▶ _Excerpted text_
Working with Regular Expressions

Question 1

search:\s{3}
replace:, 

This regular expression searches for 3 consecutive spaces and then I replaced those spaces with a comma and a space after the comma.

Question 2

search:(\w+),\s(\w+\s)..\s+(\w+@\w+.\w+)
replace:\2\1 \(\3\)

I might have fudged this one a bit because I couldn’t get Caleb’s name to work with the rest because there weren’t enough spaces between his name and email so I added one space in his line and then it worked! So first I captured the name up until the comma and then I skipped the comma and space and captured the first name plus the space after the first name. Then I skipped the middle initial, period, and any spaces between that and the email. Then I capture the email. I replaced with the second capture element, then the first, added a space and parentheses, and then the third capture element.

Question 3

search:(,\s\w+\s\w+,)
replace:,

We needed to remove the scientific name so I captured the name between the two commas and then replaced that with a single comma to separate the common name and number.

Question 4

search:(,\s\w)\w+\s(\w+,)
replace:\1_\2

This regular expression captures the comma, space, and first letter of the genera names. Then it skips the rest of the genera names and the space between the genus and species names. Finally it captures the species name as well as the comma after the species name. I then added an underscore between the two captured elements.

Question 5

search:(,\s\w)\w+\s(\w{3})\w+,
replace:\1_\2.,

This is very similar to the previous problem however in my second capture I captured the first three letters of the species name and then got rid of the rest of the species name plus the comma. Then when I replaced, I added a period and a comma.

Question 6

grep '^>' rna.fna > Xenopus_headers.txt

Xenopus_headers

I chose to download the Xenopus laevis transcripts. Here I used grep to capture the headers and tranfers them to a new file titled Xenopus_headers.

Question 7

sed 's/>/ \n>/g' rna.fna | sed -n '/rRNA/,/^ /p' > rRNA.txt

rRNA

Here I followed the example from class where we had to add a space between transcripts (not sure why). Then I used sed to isolate the genes that were ribosomal (rRNA) and pushed that to a new text file.

▶ _Record excerpts_
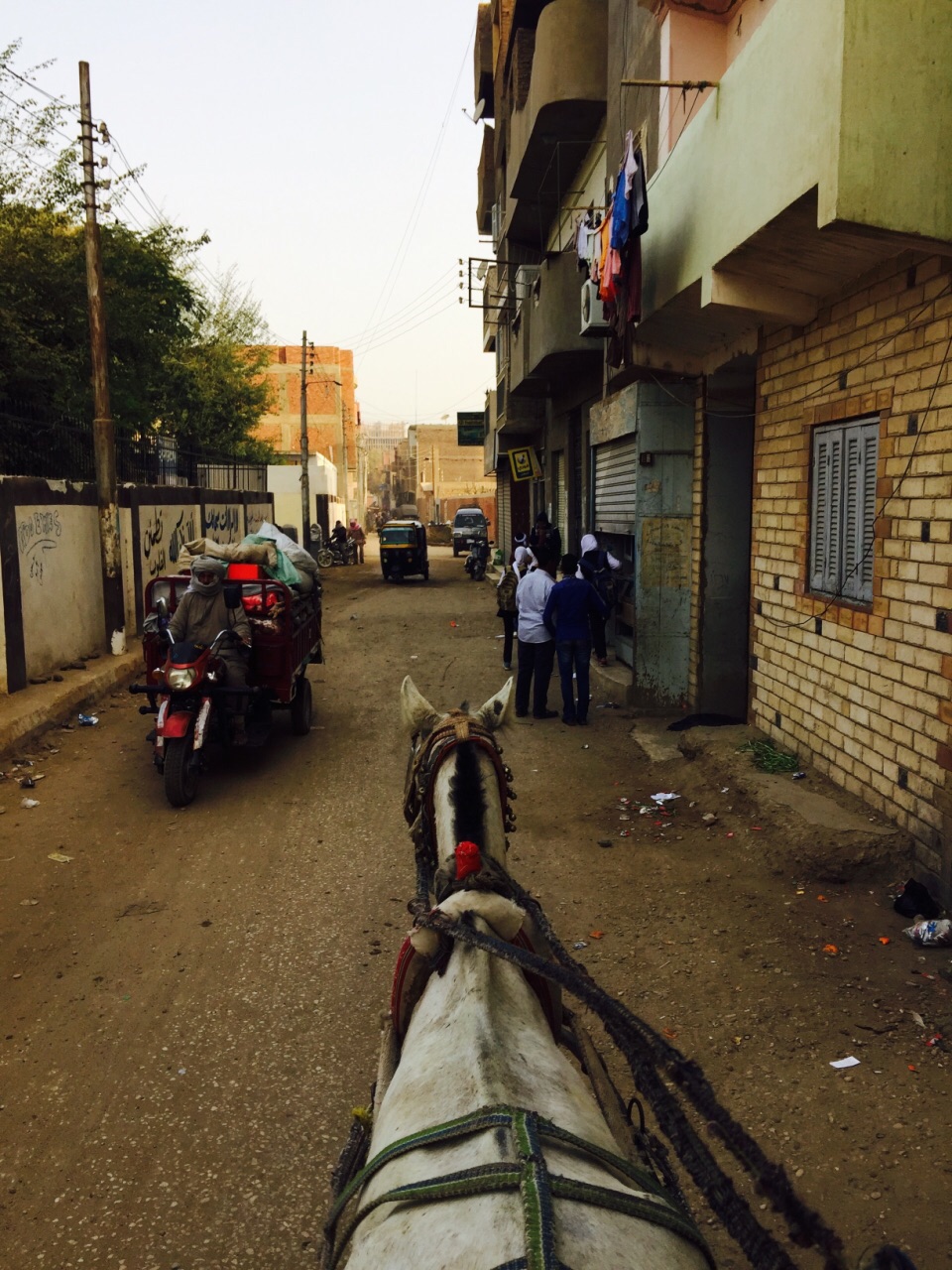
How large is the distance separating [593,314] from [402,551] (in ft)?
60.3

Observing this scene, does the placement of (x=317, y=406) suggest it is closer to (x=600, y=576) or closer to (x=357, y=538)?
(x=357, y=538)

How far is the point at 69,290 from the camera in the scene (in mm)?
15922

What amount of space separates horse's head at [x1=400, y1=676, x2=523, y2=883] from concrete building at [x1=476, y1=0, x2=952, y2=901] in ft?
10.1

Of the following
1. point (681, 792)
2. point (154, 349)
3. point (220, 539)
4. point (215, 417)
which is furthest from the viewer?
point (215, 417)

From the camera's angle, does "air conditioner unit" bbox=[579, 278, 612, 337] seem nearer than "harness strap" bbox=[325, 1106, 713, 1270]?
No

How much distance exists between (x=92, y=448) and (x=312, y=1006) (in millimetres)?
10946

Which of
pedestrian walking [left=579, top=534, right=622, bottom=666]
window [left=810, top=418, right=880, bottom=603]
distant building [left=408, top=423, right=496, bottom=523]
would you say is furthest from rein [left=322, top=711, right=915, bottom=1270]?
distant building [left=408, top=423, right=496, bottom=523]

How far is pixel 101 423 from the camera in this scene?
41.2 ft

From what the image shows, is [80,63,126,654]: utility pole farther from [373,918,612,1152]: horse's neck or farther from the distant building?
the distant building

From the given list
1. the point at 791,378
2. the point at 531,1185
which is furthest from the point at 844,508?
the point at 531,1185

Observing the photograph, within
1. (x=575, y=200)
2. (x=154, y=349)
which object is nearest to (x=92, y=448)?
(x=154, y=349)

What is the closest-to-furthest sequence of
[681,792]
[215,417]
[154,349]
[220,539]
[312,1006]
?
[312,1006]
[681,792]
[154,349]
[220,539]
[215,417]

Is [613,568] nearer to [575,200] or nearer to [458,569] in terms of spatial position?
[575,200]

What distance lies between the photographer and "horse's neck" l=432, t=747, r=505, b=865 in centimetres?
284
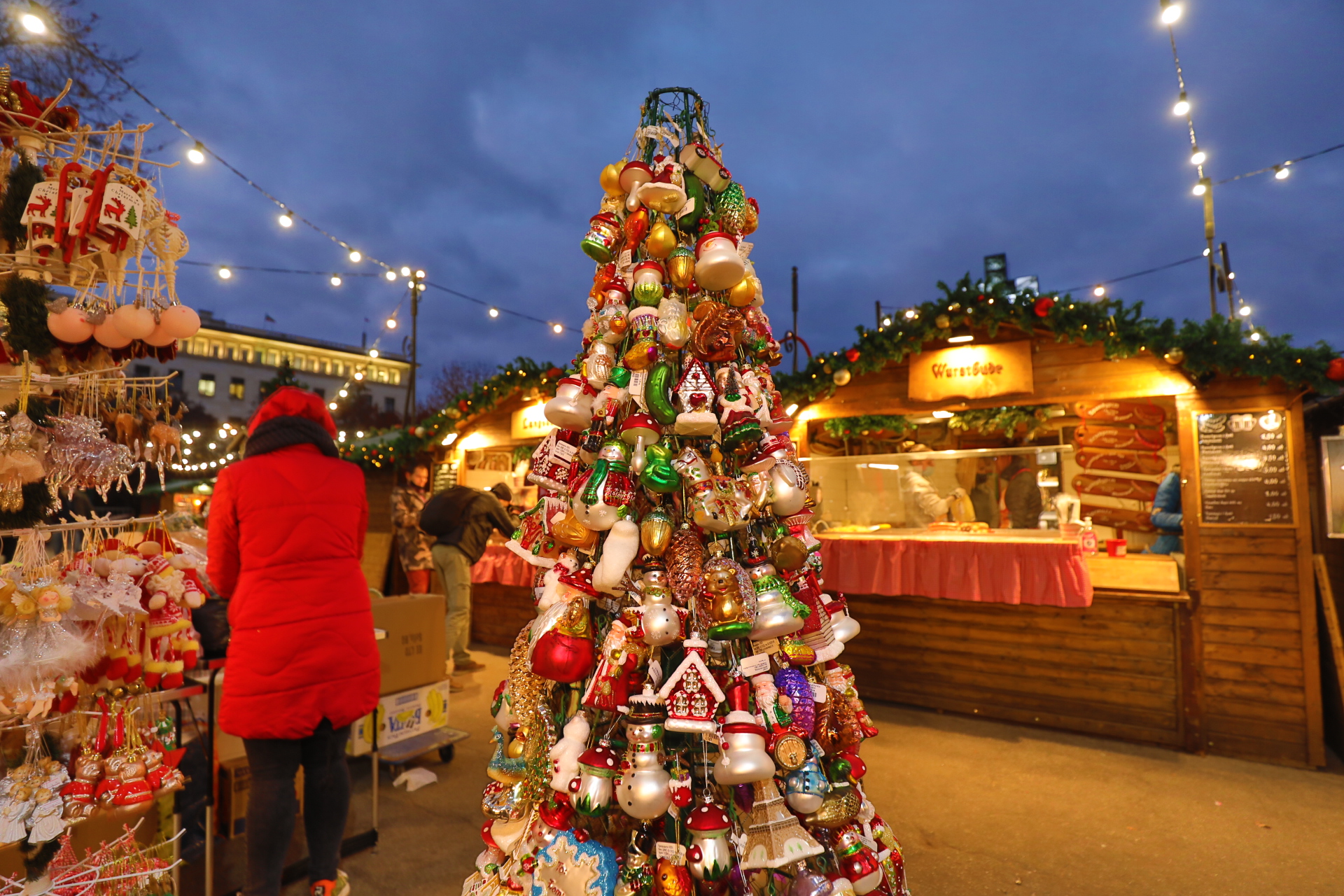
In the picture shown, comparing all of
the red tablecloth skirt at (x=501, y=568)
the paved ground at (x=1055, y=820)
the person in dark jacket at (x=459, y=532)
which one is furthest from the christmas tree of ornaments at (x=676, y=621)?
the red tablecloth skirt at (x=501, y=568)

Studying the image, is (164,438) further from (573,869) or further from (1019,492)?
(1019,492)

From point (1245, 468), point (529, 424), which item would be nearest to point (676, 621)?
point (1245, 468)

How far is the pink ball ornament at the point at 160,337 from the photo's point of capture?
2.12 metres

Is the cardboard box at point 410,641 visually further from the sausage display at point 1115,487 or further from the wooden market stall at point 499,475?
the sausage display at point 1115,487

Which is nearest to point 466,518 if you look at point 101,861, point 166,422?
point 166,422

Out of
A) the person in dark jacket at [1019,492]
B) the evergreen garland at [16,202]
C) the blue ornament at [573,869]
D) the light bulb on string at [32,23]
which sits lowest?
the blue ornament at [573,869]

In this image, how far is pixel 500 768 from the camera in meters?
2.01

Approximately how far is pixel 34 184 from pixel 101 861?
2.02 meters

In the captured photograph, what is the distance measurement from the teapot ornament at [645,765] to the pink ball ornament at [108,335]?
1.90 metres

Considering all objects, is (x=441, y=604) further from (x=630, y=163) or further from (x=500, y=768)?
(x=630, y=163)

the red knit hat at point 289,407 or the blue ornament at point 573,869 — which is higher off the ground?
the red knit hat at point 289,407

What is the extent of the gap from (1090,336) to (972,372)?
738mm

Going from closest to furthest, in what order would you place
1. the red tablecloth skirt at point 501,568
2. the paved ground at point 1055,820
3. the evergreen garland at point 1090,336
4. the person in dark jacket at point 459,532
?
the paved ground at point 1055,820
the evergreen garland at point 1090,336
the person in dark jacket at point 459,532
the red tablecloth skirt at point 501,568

▶ _Task to complete_
Reproduce word for word the part of the regular expressions text above, starting at "I might have" and ending at "search:(,\s\w)\w+\s(\w+,)".

▶ _Solution below_
I might have fudged this one a bit because I couldn’t get Caleb’s name to work with the rest because there weren’t enough spaces between his name and email so I added one space in his line and then it worked! So first I captured the name up until the comma and then I skipped the comma and space and captured the first name plus the space after the first name. Then I skipped the middle initial, period, and any spaces between that and the email. Then I capture the email. I replaced with the second capture element, then the first, added a space and parentheses, and then the third capture element.

Question 3

search:(,\s\w+\s\w+,)
replace:,

We needed to remove the scientific name so I captured the name between the two commas and then replaced that with a single comma to separate the common name and number.

Question 4

search:(,\s\w)\w+\s(\w+,)